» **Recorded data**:
....
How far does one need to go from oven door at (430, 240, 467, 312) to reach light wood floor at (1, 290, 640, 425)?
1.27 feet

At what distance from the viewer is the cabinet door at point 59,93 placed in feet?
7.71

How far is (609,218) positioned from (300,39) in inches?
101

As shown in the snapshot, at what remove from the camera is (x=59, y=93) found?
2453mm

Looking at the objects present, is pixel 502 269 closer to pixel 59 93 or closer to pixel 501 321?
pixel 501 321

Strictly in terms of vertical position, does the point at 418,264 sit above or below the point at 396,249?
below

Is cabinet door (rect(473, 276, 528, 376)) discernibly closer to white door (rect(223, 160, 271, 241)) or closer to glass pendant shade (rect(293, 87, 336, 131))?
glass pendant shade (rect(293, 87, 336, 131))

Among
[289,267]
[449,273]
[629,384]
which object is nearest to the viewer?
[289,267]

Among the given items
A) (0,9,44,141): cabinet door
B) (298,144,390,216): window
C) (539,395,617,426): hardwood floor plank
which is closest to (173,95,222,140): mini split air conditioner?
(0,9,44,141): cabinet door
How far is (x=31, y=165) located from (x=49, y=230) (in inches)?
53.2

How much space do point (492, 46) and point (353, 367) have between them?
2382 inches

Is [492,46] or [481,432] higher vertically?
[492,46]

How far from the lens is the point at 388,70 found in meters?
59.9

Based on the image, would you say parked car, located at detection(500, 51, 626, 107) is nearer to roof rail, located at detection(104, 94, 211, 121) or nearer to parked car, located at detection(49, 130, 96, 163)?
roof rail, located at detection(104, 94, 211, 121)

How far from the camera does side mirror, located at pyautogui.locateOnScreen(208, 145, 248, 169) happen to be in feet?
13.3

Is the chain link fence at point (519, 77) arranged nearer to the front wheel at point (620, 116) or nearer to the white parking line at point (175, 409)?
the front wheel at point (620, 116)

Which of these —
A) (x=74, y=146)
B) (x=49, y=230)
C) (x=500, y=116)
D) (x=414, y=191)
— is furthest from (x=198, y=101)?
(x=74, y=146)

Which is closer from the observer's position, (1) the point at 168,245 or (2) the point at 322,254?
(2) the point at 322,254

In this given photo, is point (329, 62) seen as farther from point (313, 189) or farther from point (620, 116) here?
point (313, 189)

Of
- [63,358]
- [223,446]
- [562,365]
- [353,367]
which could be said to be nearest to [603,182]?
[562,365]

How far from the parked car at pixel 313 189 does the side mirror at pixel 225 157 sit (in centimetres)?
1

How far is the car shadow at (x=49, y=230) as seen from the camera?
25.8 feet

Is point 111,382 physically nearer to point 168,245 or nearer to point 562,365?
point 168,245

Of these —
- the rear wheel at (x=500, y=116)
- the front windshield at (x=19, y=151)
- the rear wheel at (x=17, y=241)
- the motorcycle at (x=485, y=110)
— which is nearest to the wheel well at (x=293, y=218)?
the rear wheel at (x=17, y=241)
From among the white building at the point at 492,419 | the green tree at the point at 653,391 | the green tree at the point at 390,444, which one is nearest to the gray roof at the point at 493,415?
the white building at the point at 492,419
....
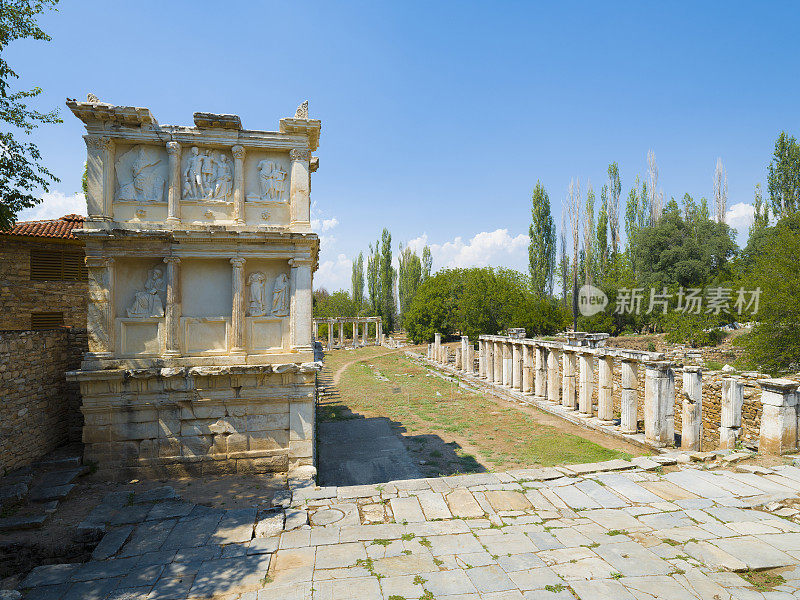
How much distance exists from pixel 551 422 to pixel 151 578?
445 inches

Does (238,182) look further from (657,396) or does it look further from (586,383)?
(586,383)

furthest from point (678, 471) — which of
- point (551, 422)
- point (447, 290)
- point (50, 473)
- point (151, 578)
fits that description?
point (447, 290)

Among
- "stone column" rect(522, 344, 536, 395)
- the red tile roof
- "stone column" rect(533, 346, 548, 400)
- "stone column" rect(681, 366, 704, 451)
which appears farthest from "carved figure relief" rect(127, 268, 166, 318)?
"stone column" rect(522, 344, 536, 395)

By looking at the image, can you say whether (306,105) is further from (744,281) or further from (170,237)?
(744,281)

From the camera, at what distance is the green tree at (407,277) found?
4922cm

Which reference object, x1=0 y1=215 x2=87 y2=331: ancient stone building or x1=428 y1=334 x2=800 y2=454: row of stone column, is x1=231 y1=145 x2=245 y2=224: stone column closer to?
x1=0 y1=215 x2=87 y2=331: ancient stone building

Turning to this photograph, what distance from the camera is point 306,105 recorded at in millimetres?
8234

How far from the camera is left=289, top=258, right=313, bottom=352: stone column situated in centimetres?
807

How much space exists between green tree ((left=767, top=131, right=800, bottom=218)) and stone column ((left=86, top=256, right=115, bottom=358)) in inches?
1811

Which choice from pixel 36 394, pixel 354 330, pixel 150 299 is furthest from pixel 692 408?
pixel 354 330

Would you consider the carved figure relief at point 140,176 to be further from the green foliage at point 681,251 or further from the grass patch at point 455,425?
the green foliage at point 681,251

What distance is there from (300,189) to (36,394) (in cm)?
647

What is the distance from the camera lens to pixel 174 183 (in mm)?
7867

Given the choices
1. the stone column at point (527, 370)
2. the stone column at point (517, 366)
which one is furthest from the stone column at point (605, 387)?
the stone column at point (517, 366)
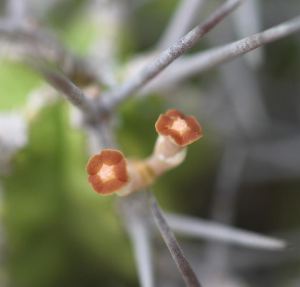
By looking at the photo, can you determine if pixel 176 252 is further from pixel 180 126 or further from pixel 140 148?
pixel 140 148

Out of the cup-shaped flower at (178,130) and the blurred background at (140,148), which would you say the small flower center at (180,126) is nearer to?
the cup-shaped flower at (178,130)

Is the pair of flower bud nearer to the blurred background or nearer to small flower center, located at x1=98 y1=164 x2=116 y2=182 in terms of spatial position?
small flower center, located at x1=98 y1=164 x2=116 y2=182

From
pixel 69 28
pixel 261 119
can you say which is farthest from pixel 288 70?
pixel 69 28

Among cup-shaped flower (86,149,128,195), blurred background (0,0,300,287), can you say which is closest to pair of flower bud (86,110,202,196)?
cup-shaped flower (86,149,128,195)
....
» **Given instruction**: Please count the lines in the recorded data above that contain the string "inches" with matching case, and give only that number.

» **Response to the task**: 5